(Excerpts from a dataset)
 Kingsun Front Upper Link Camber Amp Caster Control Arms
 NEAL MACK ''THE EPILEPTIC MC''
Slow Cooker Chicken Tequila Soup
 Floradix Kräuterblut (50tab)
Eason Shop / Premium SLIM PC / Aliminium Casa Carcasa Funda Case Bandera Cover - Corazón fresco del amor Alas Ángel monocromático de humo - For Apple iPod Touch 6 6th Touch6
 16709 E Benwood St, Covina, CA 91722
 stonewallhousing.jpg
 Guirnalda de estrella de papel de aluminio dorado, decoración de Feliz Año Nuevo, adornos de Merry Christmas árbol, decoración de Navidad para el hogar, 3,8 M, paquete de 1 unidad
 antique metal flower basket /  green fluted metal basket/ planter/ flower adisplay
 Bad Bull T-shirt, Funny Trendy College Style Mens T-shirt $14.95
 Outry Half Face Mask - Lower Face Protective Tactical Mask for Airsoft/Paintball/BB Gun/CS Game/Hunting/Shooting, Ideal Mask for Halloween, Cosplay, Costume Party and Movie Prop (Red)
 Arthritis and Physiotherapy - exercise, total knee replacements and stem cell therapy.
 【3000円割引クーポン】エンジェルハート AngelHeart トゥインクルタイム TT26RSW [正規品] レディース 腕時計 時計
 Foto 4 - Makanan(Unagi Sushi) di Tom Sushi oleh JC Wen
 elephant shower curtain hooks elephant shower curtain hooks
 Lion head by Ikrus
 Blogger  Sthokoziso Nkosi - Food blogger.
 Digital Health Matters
--
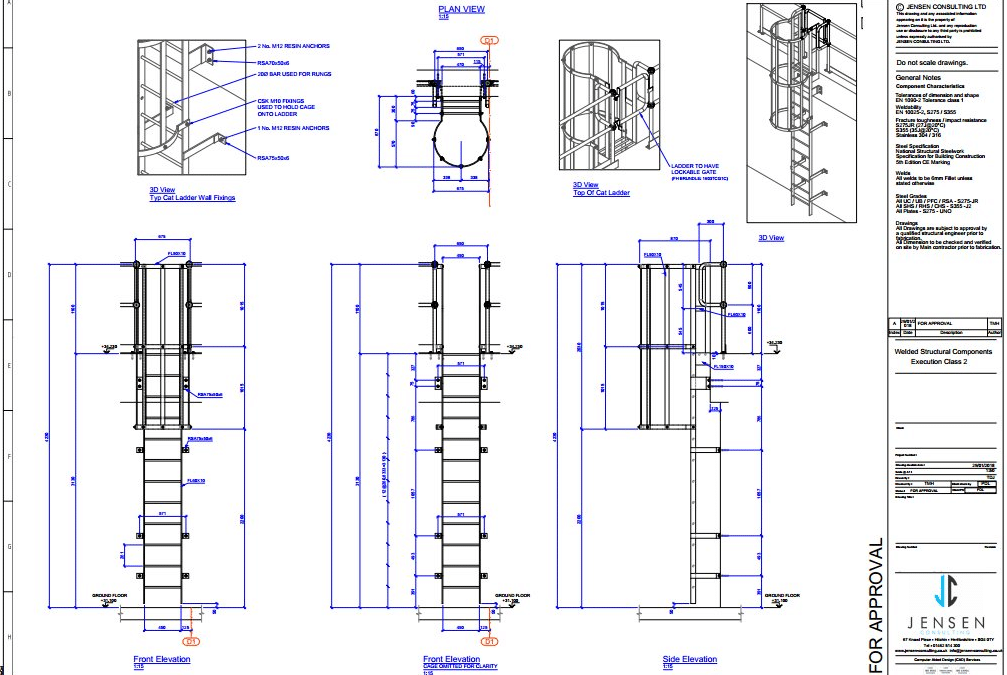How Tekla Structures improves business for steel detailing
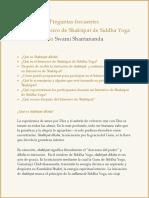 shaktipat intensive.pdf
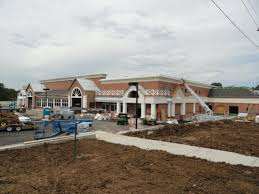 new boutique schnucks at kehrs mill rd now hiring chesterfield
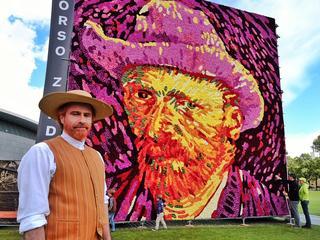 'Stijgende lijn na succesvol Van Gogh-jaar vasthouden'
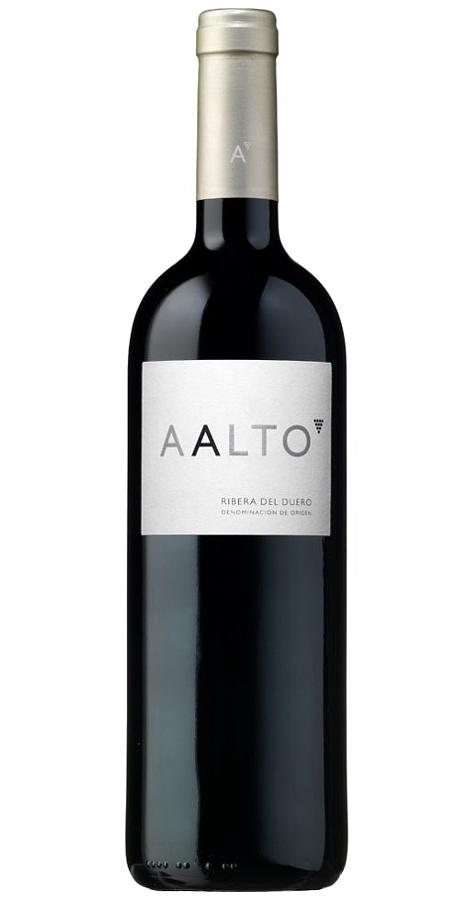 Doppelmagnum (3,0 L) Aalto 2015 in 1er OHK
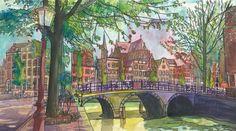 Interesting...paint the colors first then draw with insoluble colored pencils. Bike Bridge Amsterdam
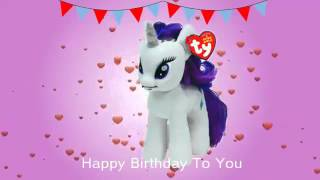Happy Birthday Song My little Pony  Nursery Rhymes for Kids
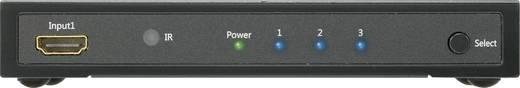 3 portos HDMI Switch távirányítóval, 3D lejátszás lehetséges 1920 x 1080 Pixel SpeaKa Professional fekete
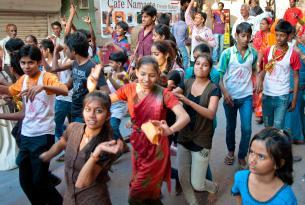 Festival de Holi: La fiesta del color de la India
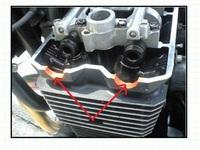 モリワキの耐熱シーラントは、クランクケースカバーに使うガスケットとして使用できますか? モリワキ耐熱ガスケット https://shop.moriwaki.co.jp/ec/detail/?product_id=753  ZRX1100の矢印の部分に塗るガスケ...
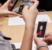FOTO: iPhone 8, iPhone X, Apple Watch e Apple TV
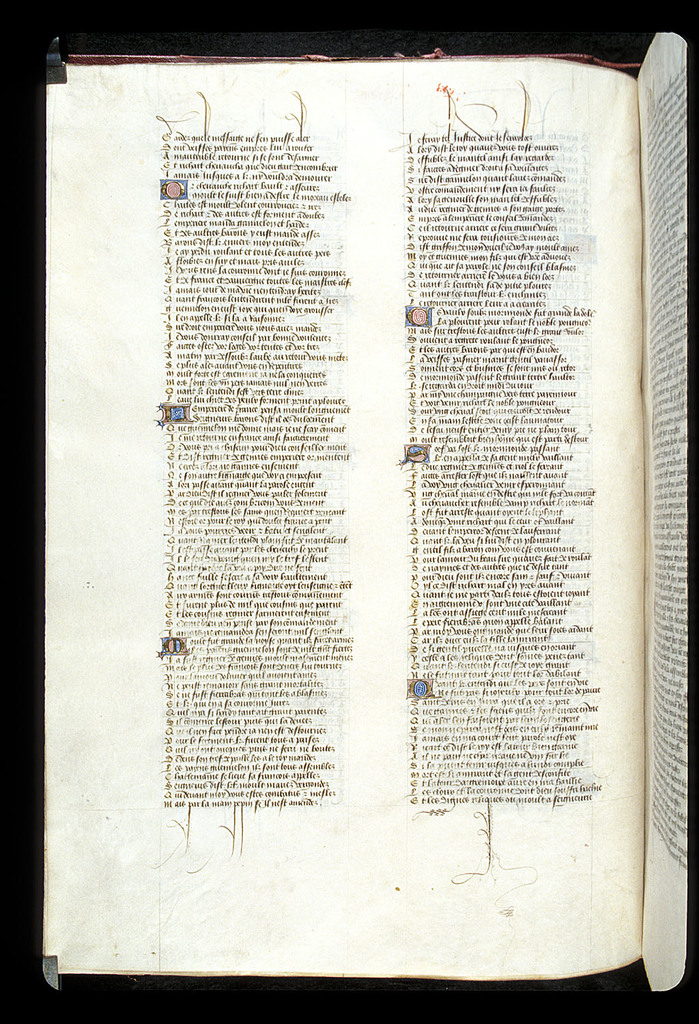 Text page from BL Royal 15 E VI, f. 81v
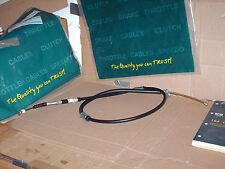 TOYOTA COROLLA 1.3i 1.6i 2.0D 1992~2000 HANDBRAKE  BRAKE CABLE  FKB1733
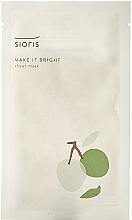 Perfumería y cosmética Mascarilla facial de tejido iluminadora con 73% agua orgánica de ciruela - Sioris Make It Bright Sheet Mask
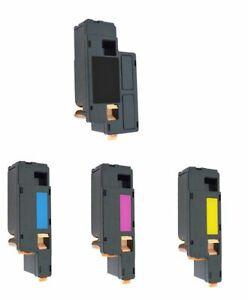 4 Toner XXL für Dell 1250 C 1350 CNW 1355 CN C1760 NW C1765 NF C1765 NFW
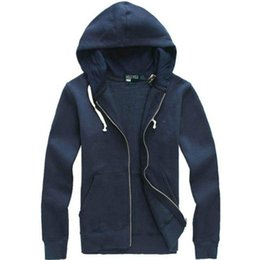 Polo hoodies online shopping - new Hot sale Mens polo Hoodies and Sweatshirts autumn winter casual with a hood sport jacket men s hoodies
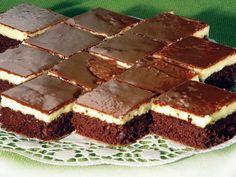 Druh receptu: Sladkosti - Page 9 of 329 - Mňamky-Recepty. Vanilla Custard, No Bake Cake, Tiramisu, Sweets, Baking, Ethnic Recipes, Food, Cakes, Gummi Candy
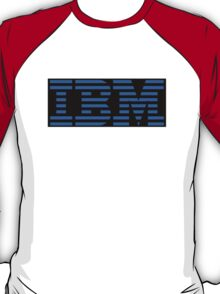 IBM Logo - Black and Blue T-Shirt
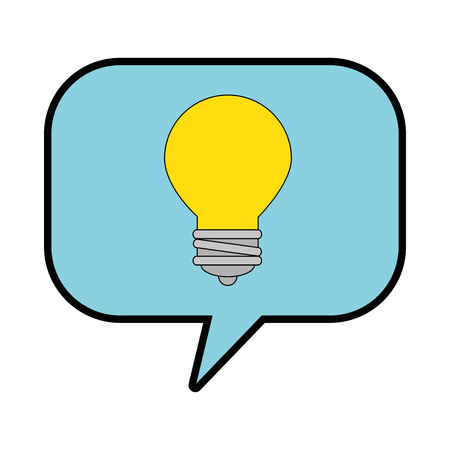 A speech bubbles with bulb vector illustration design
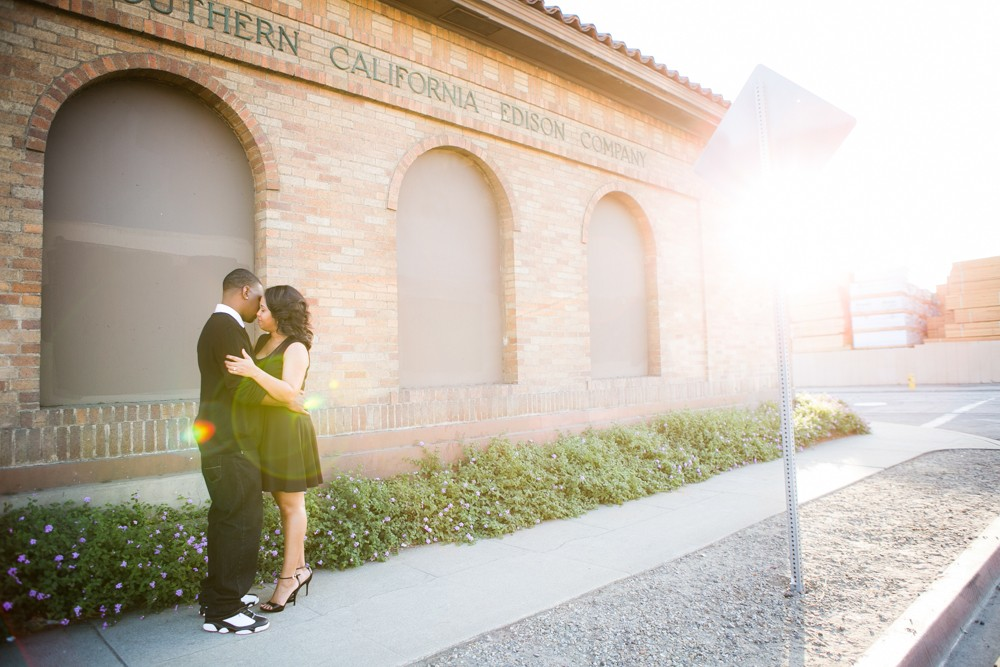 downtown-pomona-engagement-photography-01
---
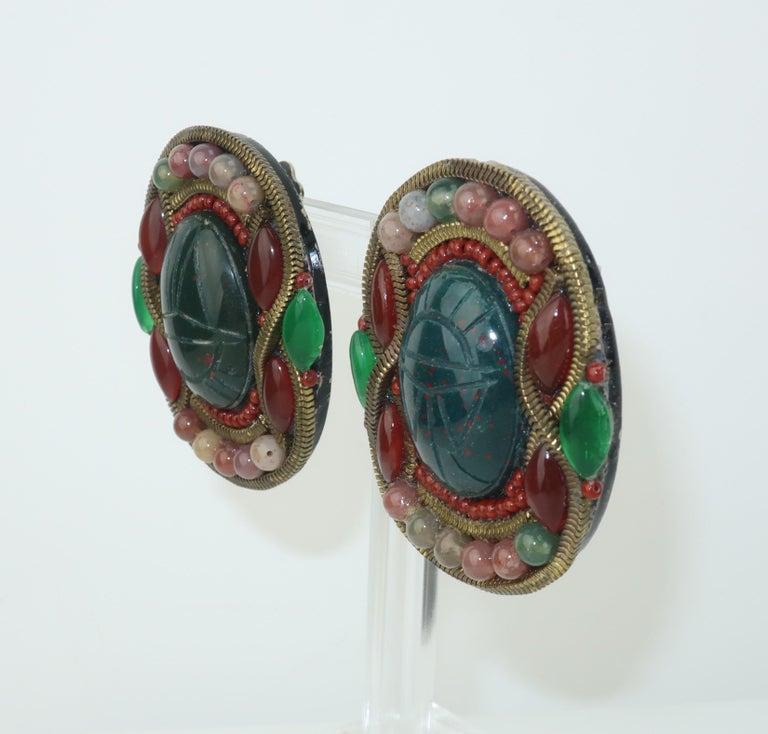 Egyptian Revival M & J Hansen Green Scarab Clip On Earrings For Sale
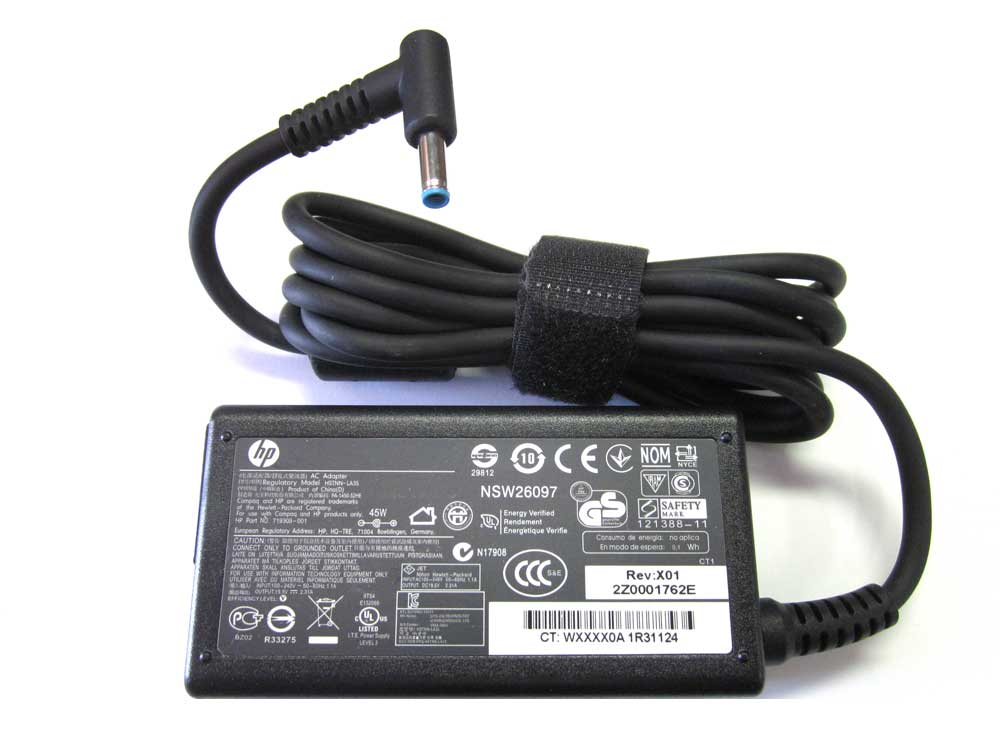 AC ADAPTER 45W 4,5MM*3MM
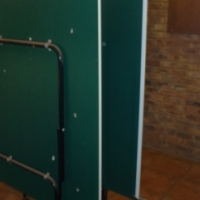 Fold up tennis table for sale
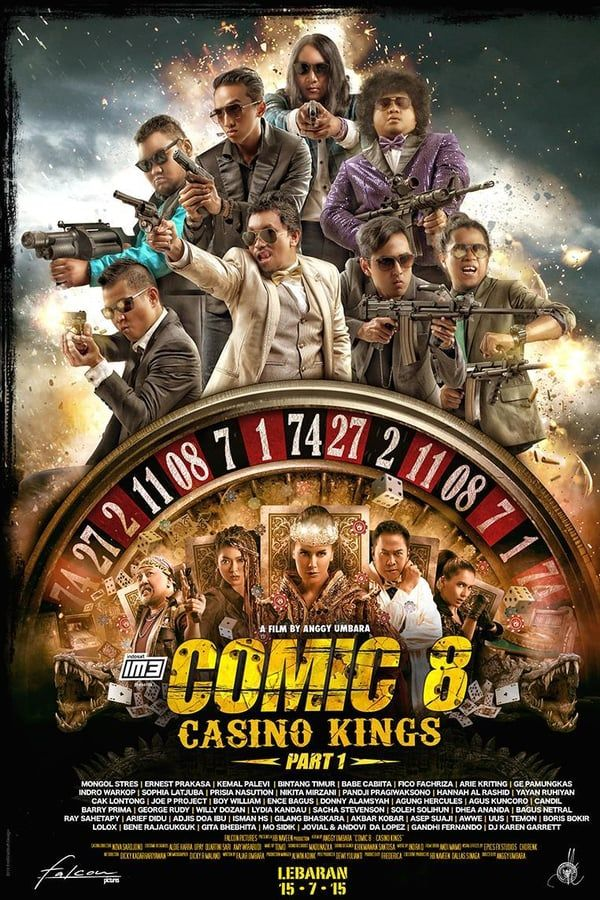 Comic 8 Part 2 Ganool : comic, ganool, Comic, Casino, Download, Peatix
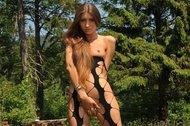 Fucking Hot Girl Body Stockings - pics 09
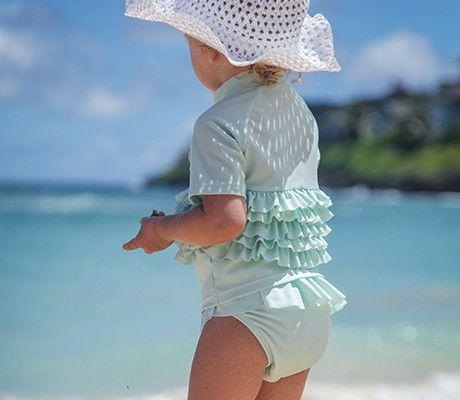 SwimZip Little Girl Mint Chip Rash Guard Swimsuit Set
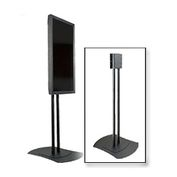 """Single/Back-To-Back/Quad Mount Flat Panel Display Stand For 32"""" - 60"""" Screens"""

_What is being asked_
To complete this exercise, transcribe exactly the lines above from the one that holds "4 Toner XXL" through the one that holds "downtown-pomona-engagement-photography-01". Pictures stay out.

_Solution_
 4 Toner XXL für Dell 1250 C 1350 CNW 1355 CN C1760 NW C1765 NF C1765 NFW
 Polo hoodies online shopping - new Hot sale Mens polo Hoodies and Sweatshirts autumn winter casual with a hood sport jacket men s hoodies
 Druh receptu: Sladkosti - Page 9 of 329 - Mňamky-Recepty. Vanilla Custard, No Bake Cake, Tiramisu, Sweets, Baking, Ethnic Recipes, Food, Cakes, Gummi Candy
 IBM Logo - Black and Blue T-Shirt
 A speech bubbles with bulb vector illustration design
 downtown-pomona-engagement-photography-01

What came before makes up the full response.